Farinelli: response to text and video

It is clear from the movie what sort of life Carlo Maria Broschi lived. He was a star with a horde fanatical followers that could only be rivaled by those of Franz Liszt (or maybe Justin Bieber, unfortunately). Perhaps we should bring back the castrato fad just this once for dear Mr. Bieber. I digress. The information in the film, though plumped up and twisted a bit for the theater, is pretty accurate. Opera was still, in the 1700s, a source of entertainment for all classes. The lower class people had the floor seats and the nobles had their own private boxes high above like Gods. Unfortunately, opera is thought of today as an exclusively bourgeois art form. This is not so much a choice of the lower class as a result of unreasonable ticket costs and greater separation of the audience and the performer.

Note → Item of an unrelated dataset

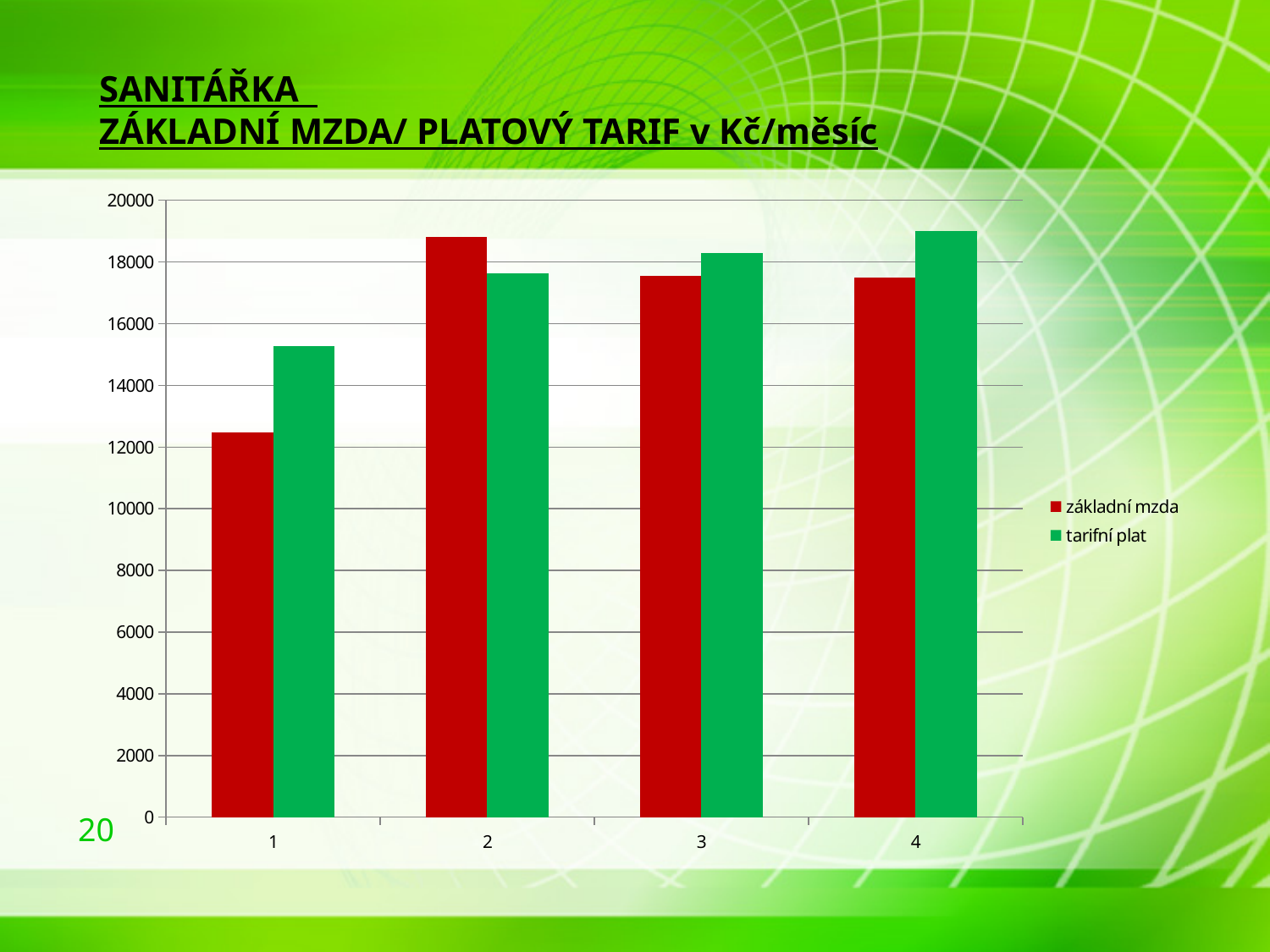
Which category has the highest tarifní plat? 4 Which category has the highest základní mzda? 2 For category 1, which is larger: základní mzda or tarifní plat? tarifní plat How many categories are shown on the x axis of the chart? 4 Do the tarifní plat values rise or fall from category 1 to category 4? rise How many series does the legend list? 2 Is the základní mzda value for category 1 greater or less than 14000? less What kind of chart is shown on the slide? bar chart Is the tarifní plat value for category 4 greater or less than 18000? greater Which series is shown in red in the chart? základní mzda For category 2, which is larger: základní mzda or tarifní plat? základní mzda Which category has the lowest tarifní plat? 1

But what concerns me as much as the fate of classical music is the daily life of a castrato. Upon reading the text concerning Farinelli's quite feminine ailments, I wondered about other possible changes to the man. Was he homosexual, asexual, bisexual, heterosexual? Did he experience mood swings or any other symptoms associated with hormonal imbalances? Having such a bizarre ritual performed upon one's body must have plenty of repercussions. Aside from the unusual lengthening of the limbs found in all castrati, what else could happen to these men? I think I will follow up on this assignment with a study of the lives of castrati.

For all the tech fans, I found a brief article on a medieval music website about how Farinelli's voice was reproduced for the movie. (Incredibly cool!)

Farinelli, or a comment on recreating the voice of a castrato by fusion of timbres

There will be more on Farinelli and other castrati at a later date. Good evening everyone.
(Some information about castrati mentioned was found here: Around Naples Encyclopedia)

Class overview.

Yesterday in class we discussed the cultural drought of the Middle Ages, followed by the incredible upturn in the Renaissance. The Arab architecture, the lavishness of the style and the creativity of the artists inspired Europeans to think. They thought in ways that were contrary to the norm, they thought about designing architecture not just for efficiency but for aesthetic beauty. Artwork and music became steadily more complicated and interesting until its peak in the Baroque era. In this time period the artwork was visually golden and heavily embellished. Gods, mythological creatures and ancient heroes were depicted more gloriously than ever before, in bright colors with dramatic lighting. The music was audibly ornamented, and often improvised by the performer to add even more complex melodic lines. The pinnacle of Baroque extravagance was opera, brought to life by Monteverdi. The first official opera was "Dafne" composed by Jacopo Peri, but it paled in comparison to Monteverdi's "Orfeo". Here is a link to an aria from "Orfeo", based on the Greek tragedy of Orpheus and Euridice:

L'Orfeo

In my opinion, the ultimate pioneer of Baroque art was Caravaggio. This may be because I wrote a research paper on Caravaggio for Italian class, but my bias is beneficial. Caravaggio played with light in a radical way, a way that refined the Chiaroscuro method (light and dark). It was a high contrast style of painting that was popular at the time. Also, see the incredible early baroque painter, Artemisia Gentileschi. Her life is fascinating and her artwork is gorgeous.

Note: If you don't like violence or gore, avoid these artists.